**Article:**

:::

I think people misunderstand where the powder burns in general, most large cases have significant amounts burning in the throat, no matter the shape of the shoulder or the length of the neck, in smaller cases I believe this notion to be true, especially in the 222 based cases where the flamefront stays in the case and Ackley based cases. It may be true in the WSM's, but slow powders don't propogate the flame through them easily which in most cases would cause a plug of unburned powder to be travelling into the throat behind the bullet.
I may be wrong about this, but I've never seen it testing a few WSM cartridges on my Pressure Trace equipment, peak pressure appears to occur around the same point in either 300WinMag or 300WSM.

Cheers.
some folks say the hottest point of the ignition is at the T.P. Can't prove it by me, as I simply don't know. But longer necks are well known to be beneficial, and short necks are not. I think that the grand idea that very long necks help guide the bullet into the lands is somewhat over stated, but it does a little.

Peak pressure should not occur when the primer goes off, but as the bullet strikes the riffling. The gas pressure is at it's peak and then pretty much squares itself with the increased resistance from the riffling. This all occurs in milliseconds. The powder burn continues as the bullet enters the lands, and may go all the way out to the end of the barrel. Depending of course on the case capacity. You take a small case like the .250 Savage using a .257" bullet, and I doubt there much burn inside the barrel. Yet you take a 25-06 or a .257 WBY mag, and you see a different ball game. I'd guess the powder burn is at least half way thru the barrel with some of the slower burn rates. Yet as the bullet passes thru the barrel the increased volume of the gas cylinder pushing it will in turn decrease in pressure. A given cubic inches of gas under a given pressure in a given volume will decrease as the cubic inches of volume increases. That's one of the laws of pneumatics.

:::

**Extracted records:**
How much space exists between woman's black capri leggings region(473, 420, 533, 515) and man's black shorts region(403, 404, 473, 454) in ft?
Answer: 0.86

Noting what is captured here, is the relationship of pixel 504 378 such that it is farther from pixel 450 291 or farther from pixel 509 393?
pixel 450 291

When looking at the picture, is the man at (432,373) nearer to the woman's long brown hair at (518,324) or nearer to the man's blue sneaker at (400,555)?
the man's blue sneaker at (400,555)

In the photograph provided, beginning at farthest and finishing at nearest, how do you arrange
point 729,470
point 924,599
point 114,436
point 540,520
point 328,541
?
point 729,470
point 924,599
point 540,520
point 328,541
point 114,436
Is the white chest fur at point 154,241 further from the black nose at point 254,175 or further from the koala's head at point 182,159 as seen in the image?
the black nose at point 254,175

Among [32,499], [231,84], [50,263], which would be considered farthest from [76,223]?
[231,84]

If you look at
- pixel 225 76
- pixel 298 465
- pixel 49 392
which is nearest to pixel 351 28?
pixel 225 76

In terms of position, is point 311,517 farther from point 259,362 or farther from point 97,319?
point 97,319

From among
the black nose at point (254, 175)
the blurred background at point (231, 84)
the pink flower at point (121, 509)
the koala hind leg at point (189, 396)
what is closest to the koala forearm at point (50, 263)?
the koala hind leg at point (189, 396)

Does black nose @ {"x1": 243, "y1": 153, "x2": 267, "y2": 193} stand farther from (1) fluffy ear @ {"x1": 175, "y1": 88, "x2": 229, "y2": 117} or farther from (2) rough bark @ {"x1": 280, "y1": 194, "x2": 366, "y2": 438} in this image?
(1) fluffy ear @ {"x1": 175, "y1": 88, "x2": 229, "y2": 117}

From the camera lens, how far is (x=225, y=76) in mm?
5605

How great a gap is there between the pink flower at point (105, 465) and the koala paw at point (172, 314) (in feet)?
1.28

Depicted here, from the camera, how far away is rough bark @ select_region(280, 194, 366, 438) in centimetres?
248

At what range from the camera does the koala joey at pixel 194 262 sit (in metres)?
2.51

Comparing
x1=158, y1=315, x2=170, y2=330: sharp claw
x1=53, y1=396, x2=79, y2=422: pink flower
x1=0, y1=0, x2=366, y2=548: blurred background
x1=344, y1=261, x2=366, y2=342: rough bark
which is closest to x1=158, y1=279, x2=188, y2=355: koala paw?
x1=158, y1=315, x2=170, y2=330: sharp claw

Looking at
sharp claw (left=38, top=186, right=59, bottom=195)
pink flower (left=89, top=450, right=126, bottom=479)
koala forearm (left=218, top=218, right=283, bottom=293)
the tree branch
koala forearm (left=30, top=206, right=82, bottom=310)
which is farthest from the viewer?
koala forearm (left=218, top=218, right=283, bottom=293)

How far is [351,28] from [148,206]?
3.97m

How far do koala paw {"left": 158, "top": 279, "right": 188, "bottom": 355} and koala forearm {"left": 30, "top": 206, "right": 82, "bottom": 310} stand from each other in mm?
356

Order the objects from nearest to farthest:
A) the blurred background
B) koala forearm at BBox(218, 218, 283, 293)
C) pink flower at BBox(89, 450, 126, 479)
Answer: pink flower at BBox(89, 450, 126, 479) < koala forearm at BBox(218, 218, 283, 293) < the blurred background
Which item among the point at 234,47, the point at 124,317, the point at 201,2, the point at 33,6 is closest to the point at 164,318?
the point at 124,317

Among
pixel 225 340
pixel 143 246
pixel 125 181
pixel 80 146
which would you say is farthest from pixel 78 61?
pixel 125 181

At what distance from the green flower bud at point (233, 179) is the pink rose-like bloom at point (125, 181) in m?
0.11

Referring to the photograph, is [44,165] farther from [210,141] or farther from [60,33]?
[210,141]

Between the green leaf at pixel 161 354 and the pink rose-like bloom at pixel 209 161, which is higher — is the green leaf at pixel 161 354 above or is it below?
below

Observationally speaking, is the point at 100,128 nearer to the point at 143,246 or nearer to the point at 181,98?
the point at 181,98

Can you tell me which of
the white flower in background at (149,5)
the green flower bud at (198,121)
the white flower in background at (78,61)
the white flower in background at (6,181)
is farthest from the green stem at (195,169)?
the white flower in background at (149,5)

:::

**Objective:**
According to the powder-burn discussion, which two cartridges show peak pressure occurring at around the same point?

**Full output:**
The 300WinMag and the 300WSM.